I was really impressed by the QA effort undertaken by Helen Chao and John Cui. They added a couple of weeks worth of work by shaking out some really nasty corner cases. And I liked that I when they asked how something should behave, they understood my answer of, "I don't know, you tell me."
What I meant of course was go get Solaris 10 bits and tell me how the sharetab implementation currently worked. And then tell me how my new code differed from the old code. And finally, create a test case such that we never have a regression creep in. I've been involved with other QA engineers who couldn't do this part of the job - they didn't understand that QA wasn't just in testing what a developer had changed, but to also understand how customers use our product and be their advocate to development.
It is real easy to chug away at code and find panics. It is much harder to find behavioral changes. That requires you to understand the baseline cases.
I also had to battle my way past my CRT advocate - Spencer Shepler. There were several panics on test systems the two weeks before I could formally ask to putback. In one case, I was able to show that the panic occurred in code that did not have any iks changes. That one cost me a week of time. But more frustrating was the second panic, a memory exhaustion. We had two cores - one after the iks code had been run and one before the iks code had started to run. They had the same signatures in the cores. I argued that since one occurred before the iks code had been loaded, the problem wasn't with that code. Oh, and this only happened on one machine in the whole company.

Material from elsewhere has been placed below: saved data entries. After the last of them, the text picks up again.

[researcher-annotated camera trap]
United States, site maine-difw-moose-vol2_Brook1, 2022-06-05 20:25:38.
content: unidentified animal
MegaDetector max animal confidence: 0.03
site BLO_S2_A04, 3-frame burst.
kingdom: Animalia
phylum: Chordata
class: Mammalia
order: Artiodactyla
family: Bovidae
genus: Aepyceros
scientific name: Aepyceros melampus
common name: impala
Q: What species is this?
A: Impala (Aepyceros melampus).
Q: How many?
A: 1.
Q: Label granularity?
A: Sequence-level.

I would say I know it isn't the iks code, but I can't formally prove it. I lost an other week with this issue. I learned a lot about looking at core files. One of the other key ways Helen was able to help me out was she realized a testing statement she made was incorrect. That had us looking down the wrong area of code. She also thought of a really sweet way to help isolate whether the problem was in the iks code or already present in the kernel. At all times, I felt she was fully engaged in understanding the problem and finding the root cause. I've had many QA engineers who felt once they filed a bug report, they could go to the next problem.
And then Bill Baker had to ruin it all by identifying a matching ZFS bug and finding the signature in the cores we had our hands on. Bill is a another developer (and much more), who took his own time to comb through the core to help identify whether it was iks or something else. He knew how frustrated I was and was able to correlate another bug report which was in his inbox to what I was seeing. A quick deployment of that fix and we were able to show that it fixed the issue we were hitting.
The point of all of this is that Sun is deadly serious about the quality of its kernel. I don't think that everyone gets that when they look at OpenSolaris and compare development models with the way Linux proceeds. Sun kernel engineers (developers and QA) do not want to release control of the quality of the code. They take pride not only in their work, but in the processes which protect their investments.
This serious commitment to quality was what brought me to Sun. That and the chance to help develop OpenSolaris.